Linhas de um conjunto de dados de raciocínio espacial:
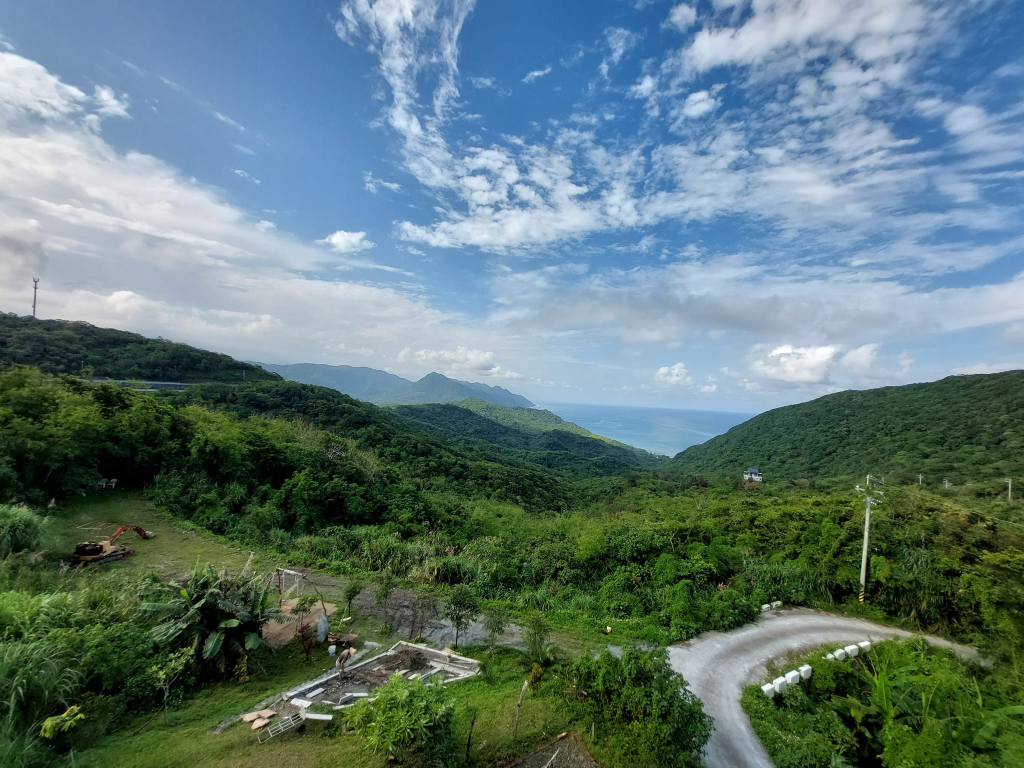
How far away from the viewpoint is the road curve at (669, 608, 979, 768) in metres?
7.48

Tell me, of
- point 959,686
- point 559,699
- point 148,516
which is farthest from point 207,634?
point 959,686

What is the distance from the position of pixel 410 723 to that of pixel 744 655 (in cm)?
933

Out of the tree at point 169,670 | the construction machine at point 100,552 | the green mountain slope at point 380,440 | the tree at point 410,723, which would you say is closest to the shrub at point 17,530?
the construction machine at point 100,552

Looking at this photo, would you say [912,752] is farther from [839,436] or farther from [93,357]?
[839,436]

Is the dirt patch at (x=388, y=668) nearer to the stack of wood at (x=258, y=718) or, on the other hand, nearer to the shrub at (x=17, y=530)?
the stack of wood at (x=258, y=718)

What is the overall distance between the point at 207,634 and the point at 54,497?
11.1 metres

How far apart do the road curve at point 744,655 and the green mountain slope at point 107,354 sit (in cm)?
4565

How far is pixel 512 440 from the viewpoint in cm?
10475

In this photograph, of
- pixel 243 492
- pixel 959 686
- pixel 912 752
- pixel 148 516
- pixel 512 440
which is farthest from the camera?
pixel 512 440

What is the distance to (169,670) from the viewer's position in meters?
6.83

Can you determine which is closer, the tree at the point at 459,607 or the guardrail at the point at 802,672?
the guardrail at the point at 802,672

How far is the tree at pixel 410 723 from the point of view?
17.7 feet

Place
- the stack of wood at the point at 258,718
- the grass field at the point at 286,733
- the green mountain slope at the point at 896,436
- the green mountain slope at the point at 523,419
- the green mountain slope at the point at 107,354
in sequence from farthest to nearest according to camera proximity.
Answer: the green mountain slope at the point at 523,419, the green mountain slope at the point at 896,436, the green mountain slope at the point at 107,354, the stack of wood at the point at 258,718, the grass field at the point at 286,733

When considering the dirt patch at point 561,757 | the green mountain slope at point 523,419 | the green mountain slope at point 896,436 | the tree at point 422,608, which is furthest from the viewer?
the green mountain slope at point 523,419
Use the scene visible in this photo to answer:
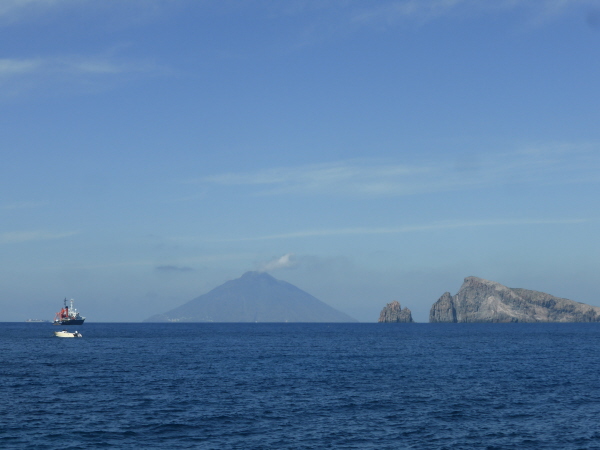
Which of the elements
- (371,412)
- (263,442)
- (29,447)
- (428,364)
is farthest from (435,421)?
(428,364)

Seu objetivo: Repita as linhas que vão da que contém "Use the scene" até o fim das linhas, inclusive, mantendo tudo menos as imagens. Apenas nas respostas, multiplique cada coordenada por 1,25 e arredonde para inteiro, com as metades para cima.

Resposta final:
Use the scene visible in this photo to answer:
Which of the elements
- (371,412)
- (263,442)
- (29,447)
- (428,364)
is farthest from (435,421)?
(535,455)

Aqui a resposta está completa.